Mais il faut tenir compte des préjugés d’un siècle où les revendications des prolétaires ne pouvaient se faire jour et où les « bons compagnons » et le « jargon » d’iceux étaient voués, sans recours, à l’indifférence ou au mépris universels. Et pourtant le bon sens et la sagesse populaires avaient, encore une fois, raison : le terme de contrepéterie renferme, en même temps, l’idée d’une demande semblable à celle que Panurge adressait à la « haulte dame de Paris », et la pensée d’une réponse contraire à la teneur de la question posée ; il est moins prétentieux que l’antistrophe des docteurs, et plus précis que l’équivoque des courtisans, — qui eussent été mieux inspirés en s’appliquant à eux-mêmes l’expression en litige.

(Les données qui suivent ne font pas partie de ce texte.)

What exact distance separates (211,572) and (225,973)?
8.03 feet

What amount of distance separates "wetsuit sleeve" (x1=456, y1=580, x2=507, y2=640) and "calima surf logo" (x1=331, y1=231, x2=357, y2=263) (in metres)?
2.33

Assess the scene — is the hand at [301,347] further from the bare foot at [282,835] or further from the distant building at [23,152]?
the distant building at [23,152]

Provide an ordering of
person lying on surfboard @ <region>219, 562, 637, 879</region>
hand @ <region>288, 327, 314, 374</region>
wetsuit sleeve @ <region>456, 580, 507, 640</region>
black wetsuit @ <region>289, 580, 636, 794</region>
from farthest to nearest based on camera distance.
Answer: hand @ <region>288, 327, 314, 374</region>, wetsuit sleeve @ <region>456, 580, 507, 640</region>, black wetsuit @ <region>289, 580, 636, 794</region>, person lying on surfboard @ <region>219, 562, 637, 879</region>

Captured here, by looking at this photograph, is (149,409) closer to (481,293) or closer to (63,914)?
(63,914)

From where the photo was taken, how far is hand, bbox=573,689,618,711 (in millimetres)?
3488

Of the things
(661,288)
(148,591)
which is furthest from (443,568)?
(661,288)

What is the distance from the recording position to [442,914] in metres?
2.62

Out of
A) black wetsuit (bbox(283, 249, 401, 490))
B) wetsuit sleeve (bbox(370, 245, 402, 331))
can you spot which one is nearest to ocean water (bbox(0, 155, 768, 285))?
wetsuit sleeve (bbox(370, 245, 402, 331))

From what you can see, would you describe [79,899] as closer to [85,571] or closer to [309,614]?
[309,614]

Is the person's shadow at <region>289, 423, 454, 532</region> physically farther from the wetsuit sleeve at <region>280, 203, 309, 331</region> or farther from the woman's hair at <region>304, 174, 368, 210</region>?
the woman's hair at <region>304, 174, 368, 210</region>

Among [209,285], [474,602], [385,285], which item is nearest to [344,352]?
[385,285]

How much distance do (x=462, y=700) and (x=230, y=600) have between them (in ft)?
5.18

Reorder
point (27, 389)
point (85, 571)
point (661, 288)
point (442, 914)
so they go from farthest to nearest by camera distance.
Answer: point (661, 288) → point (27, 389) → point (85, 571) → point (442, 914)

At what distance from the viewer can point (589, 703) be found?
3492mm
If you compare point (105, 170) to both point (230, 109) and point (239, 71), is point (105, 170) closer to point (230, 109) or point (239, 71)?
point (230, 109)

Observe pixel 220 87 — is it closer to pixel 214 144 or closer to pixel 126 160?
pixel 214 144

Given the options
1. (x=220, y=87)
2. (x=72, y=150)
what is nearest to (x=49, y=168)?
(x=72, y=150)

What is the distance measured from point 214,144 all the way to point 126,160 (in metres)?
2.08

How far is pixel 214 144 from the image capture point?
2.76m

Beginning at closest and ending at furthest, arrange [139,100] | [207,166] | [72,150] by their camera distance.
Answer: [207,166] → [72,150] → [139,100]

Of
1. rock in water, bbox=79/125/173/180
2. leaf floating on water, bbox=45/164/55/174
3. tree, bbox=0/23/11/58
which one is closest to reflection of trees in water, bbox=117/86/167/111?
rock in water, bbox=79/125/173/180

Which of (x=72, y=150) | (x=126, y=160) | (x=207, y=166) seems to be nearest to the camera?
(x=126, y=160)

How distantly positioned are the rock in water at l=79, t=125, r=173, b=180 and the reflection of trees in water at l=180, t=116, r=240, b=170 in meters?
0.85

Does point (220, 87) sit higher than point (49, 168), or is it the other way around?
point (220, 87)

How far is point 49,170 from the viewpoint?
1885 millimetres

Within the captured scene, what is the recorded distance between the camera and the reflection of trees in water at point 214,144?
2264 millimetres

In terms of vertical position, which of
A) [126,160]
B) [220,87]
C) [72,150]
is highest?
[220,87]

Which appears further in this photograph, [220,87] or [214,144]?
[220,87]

Je ne cache pas, pour ma part, ma préférence marquée pour le terme contrepéterie, et je dois reconnaître que Tabourot lui-même l’a mis sur le pied d’égalité avec celui d’antistrophe, sa lumineuse dissertation ayant pour titre : Des Antistrophes ou Contrepéteries.

Après avoir traité, de façon magistrale, la partie philologique de son sujet, le seigneur des Accords en arrive aux exemples ; il passe en revue, avec sa bonhomie souriante, les menus faits de son temps et les met superbement en valeur par le jeu de la contrepéterie. L’historien puiserait certainement dans ces récits naïfs des documents de premier ordre sur l’état des esprits en France sous le règne de Charles IX.

Voici, d’ailleurs, quelques échantillons de ces innocents badinages :

« Ô que ces fagots coustent », s’écrie Tabourot, que la cherté du bois de chauffage rend inquiet sur l’avenir. — « Ô que ces cagots foutent », remarque-t-il aussitôt, envisageant ainsi, avec sa lucidité coutumière, un mode d’entretien moins dispendieux de la chaleur animale.

« Un lieur de chardons est mort à Falaize », nous apprend-il ailleurs, d’après une information de la dernière gazette. Puis il reprend avec philosophie : « Un chieur de lardons est fort à malaize », établissant ainsi un frappant contraste entre les souffrances de la vie et l’anéantissement de la mort.

Plus loin, il retrace, avec mélancolie, les amères déceptions de l’amour et s’exprime ainsi : « Quand je prise les brunes, la noire me fuyt » ; mais il reconnaît bien vite que là ne se bornent point les misères humaines, car il ajoute : « et quand je brise les prunes, la foire me nuit. »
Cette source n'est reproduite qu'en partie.